AI is like math – and that’s our advantage
What machine builders need to know about artificial intelligence to get ahead now.
AI is often mystified as if it were some kind of miracle, soon to become conscious, creative, and autonomous.
But the truth is simpler. And better.
Because AI isn’t magic. It’s math.
And those who understand it can use it pragmatically, without getting overwhelmed.
What we’re really talking about when we talk about AI
Prof. Dr. Ralf Otte puts it clearly: “Today’s AI is a smart application of mathematics.”
Nothing more, nothing less.
Here’s what it can do:
- Analyze data
- Detect patterns
- Make forecasts
- Perform complex optimizations
And what it can’t do (yet)?
Philosophize. Feel. Decide intuitively. And that’s perfectly fine.
Because in industrial settings, what matters most are: Reliable results based on solid data.
A reality check: What autonomous driving teaches us about AI
Autonomous driving shows us where AI reaches its limits.
While a human can learn to drive safely within a few lessons, AI needs millions of miles of data.
Why?
Because it doesn’t understand, it calculates.

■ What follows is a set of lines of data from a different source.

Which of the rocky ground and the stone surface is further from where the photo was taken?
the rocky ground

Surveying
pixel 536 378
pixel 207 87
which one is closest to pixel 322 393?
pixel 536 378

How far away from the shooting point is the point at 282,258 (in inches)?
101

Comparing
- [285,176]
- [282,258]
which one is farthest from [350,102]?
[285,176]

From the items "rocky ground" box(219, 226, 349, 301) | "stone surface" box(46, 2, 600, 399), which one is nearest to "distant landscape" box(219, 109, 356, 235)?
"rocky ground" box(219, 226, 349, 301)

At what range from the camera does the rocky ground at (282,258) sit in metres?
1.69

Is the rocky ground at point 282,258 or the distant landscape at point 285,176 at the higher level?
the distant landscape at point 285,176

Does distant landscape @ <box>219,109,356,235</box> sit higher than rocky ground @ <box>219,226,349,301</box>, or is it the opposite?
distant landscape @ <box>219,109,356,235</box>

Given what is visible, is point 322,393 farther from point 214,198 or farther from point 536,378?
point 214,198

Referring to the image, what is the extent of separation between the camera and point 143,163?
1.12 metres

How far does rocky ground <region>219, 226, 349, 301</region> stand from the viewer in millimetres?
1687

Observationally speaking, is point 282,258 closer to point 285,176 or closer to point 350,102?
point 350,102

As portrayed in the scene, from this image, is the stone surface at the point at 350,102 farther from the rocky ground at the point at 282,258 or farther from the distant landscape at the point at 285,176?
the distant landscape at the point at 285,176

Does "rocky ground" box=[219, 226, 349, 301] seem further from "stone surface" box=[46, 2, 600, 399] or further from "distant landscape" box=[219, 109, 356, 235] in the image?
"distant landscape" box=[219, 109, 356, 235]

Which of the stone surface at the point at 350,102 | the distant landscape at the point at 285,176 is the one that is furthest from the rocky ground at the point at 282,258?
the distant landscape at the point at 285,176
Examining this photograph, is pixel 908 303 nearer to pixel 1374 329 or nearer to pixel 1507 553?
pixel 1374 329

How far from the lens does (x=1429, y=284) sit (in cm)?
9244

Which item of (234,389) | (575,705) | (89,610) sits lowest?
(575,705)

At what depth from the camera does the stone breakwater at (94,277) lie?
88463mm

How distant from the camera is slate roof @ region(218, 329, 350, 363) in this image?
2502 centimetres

The good news for mechanical engineering:
We don’t need “thinking” AI. We need calculating AI. And that’s exactly what it excels at.
What does this have to do with mechanical engineering? Everything.
Mechanical engineers think in solutions. In efficiency. In availability.
That’s where AI truly shines:
- Less scrap
- More accurate forecasting
- Automation of service processes
- Smarter planning
What it takes: clean data. Clear processes. And the courage to get started.
Real-life example: Predictive Planning with PartsOS Planning
At PartsCloud, we don’t just talk about AI, we use it.
Our software solution, PartsOS Planning, applies machine learning to forecast spare parts demand with high accuracy, even without machine sensors.
Here’s how we do it:
👉 We analyze historical consumption patterns
👉 We detect anomalies in demand fluctuations
👉 We cluster by machine type, region, weather, or usage
👉 We optimize inventory automatically with a single click
The result? No magic, just solid math and damn good data.
5 AI myths you can let go of today
“AI replaces people” – False. It complements people. If you understand the process, you remain irreplaceable.
“AI is always right” – False. But it’s consistent — and it learns.
“AI needs big data” – Not necessarily. Smart small data often works just fine.
“AI works by itself” – False. Good data = good results.
“AI is expensive” – Only if it delivers no value. Small projects = fast ROI.
How to get started with AI:
Short term:
✔️ Choose a process where you already collect a lot of data
✔️ Define a clear KPI (e.g. downtime costs, forecast accuracy, scrap rate)
✔️ Run a small, focused AI project
Long term:
✔️ Standardize your data sources and assign ownership
✔️ Build internal expertise and accountability
✔️ Form a small task force to drive data-driven projects
✔️ Invest in partners who bring hands-on experience — not just slides
The conclusion: AI isn’t the solution, but it’s a damn powerful tool.
Don’t wait for the perfect moment or the next training.
If you know your processes, you’re ready.
AI isn’t magic. It’s mathematics.
And those who use it wisely will win, one step at a time.